* [WORK INSTRUCTIONS]:
a - Edit the entries from the line containing "this 640×371 image." through the last entry, putting "partial" in place of "incomplete" and changing nothing else. Give back only those lines.
b - Resume the blog post about seeing Hamilton, writing on from its last sentence.

-- start of PROVIDED PASSAGE --

Aaron Burr’s spark, the spark that pushed him to reach for his own place in history and his own slice of influence, has caused him to act rashly. Unlike Hamilton he appears to not be skilled in managing a strong internal fiery motivation.

Did he actually realize he would be portrayed as a villain in Hamilton’s?

Another Memorable Quote

Look him in the eye, aim no higher
Summon all the courage you require.

I can remember hearing this said twice but it was memorable and I had to look it up. It was sung during the duels and is part of the 9th commandment of a duel. 9 is just before 10, and 10 is when you shoot. For 9 you must look your opponent in the eye and aim no higher, then you summon all the courage shooting requires.

Obviously I’m not participating in many duels. If I am I must be a damn good shot. Who doesn’t need real courage when confronting the duel of life? (wow, that felt ultra cheesy. Enjoy the mozzarella.)

My Own Musical

If you listen to the soundtrack or watch the Disney+ version, you’ll see that Lin-Manuel Miranda and the “original” cast are in it. The one I saw in the Boston Opera House was not done by the original cast. However, after watching some clips of the “original” on YouTube I’m convinced that the version I saw meets or exceeds the original in quality. The cast was amazing to say the least and deserved the humble standing ovation we as an audience were able to offer them. Thank you for such a memorable Hamilton experience.

Final Thoughts

The play is filled with so much that I don’t know how much longer this would be if I continued to write about why all the above songs are memorable to me.

-- end of PROVIDED PASSAGE --
-- start of DATA SHOWN --

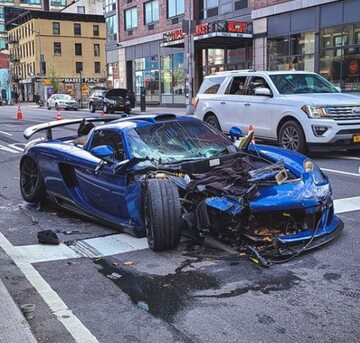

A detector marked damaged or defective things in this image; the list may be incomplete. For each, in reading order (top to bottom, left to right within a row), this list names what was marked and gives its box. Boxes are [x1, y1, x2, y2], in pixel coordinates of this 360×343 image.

smashed windshield [272, 73, 338, 93]
smashed windshield [126, 121, 232, 164]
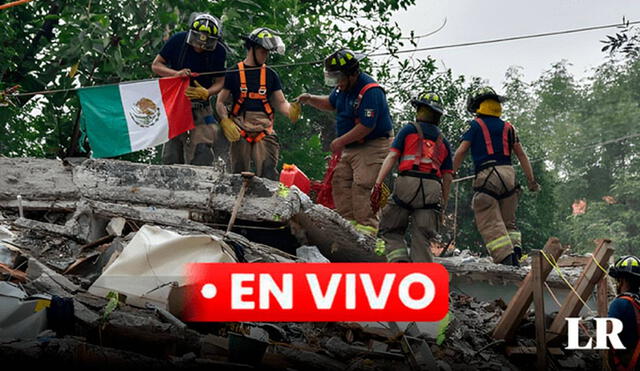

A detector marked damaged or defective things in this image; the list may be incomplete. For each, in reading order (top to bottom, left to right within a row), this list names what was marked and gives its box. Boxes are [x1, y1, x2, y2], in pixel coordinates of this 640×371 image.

broken concrete debris [0, 158, 608, 370]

-- end of DATA SHOWN --

* [ANSWERS TO THE EXERCISE]:
a -
A detector marked damaged or defective things in this image; the list may be partial. For each, in reading order (top to bottom, left to right within a row), this list names what was marked and gives its box. Boxes are [x1, y1, x2, y2], in pixel coordinates of this 640×371 image.

broken concrete debris [0, 158, 608, 370]

b -
Who have I been? Who will I be?

One thing that keeps recurring in my life is the question of what kind of a story I’m living in. What role have I played in my own life up until now? Have I been the hero or the villain, the one that overcomes or the one that succumbs, the one that believes and acts or the one that observes and reacts?1 This was brought to the fore multiple times such as when Aaron Burr sings about becoming the villain in Hamilton’s life, all the writing Hamilton was credited with doing, and the lyrics “Who lives, who dies, who tells your story?”

Who are you, dear reader, in your own life? Who have you been up until now? Is your life a comedy or a tragedy? And if you’re in a tragedy, will you twist the threads of destiny in the hopes of making it a comedy or are you stuck to live out your tragic conclusion?

Who have I yet to become?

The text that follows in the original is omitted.